**Instructions**.
A – In the thread about storing times in UTC, what intermediate step is proposed to avoid breaking backward compatibility?
B – Return the passage from the UTC thread word for word, starting at "Another related issue, with" and ending at "break backward compatibility?".

Open ederag opened 5 years ago
Related issue #346.
The best way to handle time is to store in UTC and convert to local time on presentation. For a local database such as Hamster, issues with storing local time don't occur so often as they would with a web application. But anyone working in the early hours of the last Sunday in March or October (in EU timezones) will presumably not get accurate results. I've not tested this as I am usually asleep at these times.
Another related issue, with other use cases: #155.
Agree with @jamesfryer, the best way to handle times is to store UTC and show local time. I have an application that used local time (because I didn't pay attention) and it had all kinds of issues with DST changes until I fixed it to store UTC.
Thanks, there seems to be a consensus to get rid of the local time limitation. Good. Unfortunately, simply switching to utc would break backward compatibility. An intermediate way would be adding a column with the timezone information. It should be possible to handle both old and new formats for a while, making the change optional. Another advantage: one could choose a display in 1) "previous local" (in the storage timezone) or 2) "current local" (in the current timezone) or 3) "UTC" (or any fixed timezone).
Depends on what level you break backward compatibility?
Are you expecting others to use the database? If so, yeah, tough.
If the D-Bus API, that can support still local timezones and just convert when getting the data in, and have *UTC methods added that take UTC timestamps.
If you add a "features" table in the database then you can convert instead of adding a column?

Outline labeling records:
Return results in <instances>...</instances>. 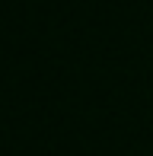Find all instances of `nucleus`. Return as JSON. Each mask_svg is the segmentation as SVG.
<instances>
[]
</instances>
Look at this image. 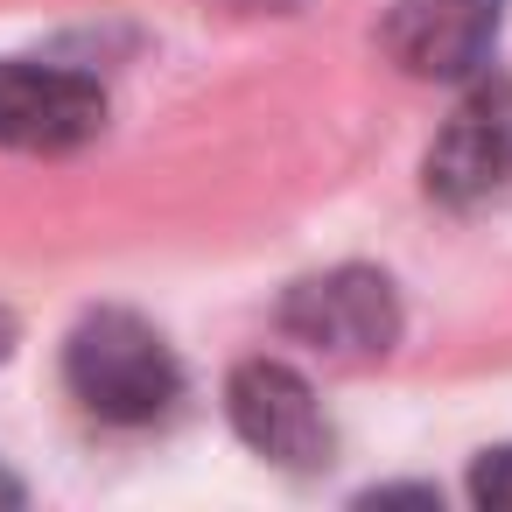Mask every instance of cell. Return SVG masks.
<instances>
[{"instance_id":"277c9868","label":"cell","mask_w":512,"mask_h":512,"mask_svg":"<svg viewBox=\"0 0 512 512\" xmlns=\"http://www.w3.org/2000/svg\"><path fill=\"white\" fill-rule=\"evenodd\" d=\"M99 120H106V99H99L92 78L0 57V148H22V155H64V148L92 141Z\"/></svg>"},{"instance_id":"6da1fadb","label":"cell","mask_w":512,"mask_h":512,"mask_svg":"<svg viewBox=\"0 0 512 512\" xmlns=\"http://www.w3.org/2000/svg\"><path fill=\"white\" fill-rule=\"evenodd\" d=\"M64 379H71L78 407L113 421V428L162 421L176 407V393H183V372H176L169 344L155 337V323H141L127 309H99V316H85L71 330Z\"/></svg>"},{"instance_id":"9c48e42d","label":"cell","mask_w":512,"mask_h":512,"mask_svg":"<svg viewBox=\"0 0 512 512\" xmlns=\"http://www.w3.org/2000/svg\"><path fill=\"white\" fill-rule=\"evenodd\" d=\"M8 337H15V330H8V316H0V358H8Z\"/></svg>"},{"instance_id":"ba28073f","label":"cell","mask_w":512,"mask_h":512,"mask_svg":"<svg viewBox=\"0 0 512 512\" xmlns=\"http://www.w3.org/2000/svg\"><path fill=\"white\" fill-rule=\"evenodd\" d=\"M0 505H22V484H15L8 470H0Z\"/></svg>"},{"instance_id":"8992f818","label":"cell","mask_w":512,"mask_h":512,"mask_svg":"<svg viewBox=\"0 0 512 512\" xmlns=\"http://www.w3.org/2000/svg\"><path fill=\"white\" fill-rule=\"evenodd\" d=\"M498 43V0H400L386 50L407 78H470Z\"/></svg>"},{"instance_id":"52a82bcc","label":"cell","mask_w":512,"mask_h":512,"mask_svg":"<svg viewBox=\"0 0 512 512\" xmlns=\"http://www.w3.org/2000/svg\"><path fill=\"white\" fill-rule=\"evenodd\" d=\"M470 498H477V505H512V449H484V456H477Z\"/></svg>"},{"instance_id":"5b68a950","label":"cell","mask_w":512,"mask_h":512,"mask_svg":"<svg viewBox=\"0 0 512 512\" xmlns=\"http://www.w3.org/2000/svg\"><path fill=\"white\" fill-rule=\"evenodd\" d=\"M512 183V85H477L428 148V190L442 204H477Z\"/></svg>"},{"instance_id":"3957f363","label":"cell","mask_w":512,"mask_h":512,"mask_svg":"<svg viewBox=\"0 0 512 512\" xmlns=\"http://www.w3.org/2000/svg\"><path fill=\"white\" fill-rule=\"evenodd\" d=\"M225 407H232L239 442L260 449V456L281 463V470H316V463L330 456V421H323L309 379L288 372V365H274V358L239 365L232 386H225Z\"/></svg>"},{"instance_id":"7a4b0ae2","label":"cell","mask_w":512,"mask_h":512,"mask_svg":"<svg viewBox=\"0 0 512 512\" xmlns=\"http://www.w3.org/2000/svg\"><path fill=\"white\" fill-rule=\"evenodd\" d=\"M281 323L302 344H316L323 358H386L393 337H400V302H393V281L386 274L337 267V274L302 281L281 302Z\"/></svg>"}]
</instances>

**The results**.
A – Adding a column with the timezone information.

B –
Another related issue, with other use cases: #155.
Agree with @jamesfryer, the best way to handle times is to store UTC and show local time. I have an application that used local time (because I didn't pay attention) and it had all kinds of issues with DST changes until I fixed it to store UTC.
Thanks, there seems to be a consensus to get rid of the local time limitation. Good. Unfortunately, simply switching to utc would break backward compatibility. An intermediate way would be adding a column with the timezone information. It should be possible to handle both old and new formats for a while, making the change optional. Another advantage: one could choose a display in 1) "previous local" (in the storage timezone) or 2) "current local" (in the current timezone) or 3) "UTC" (or any fixed timezone).
Depends on what level you break backward compatibility?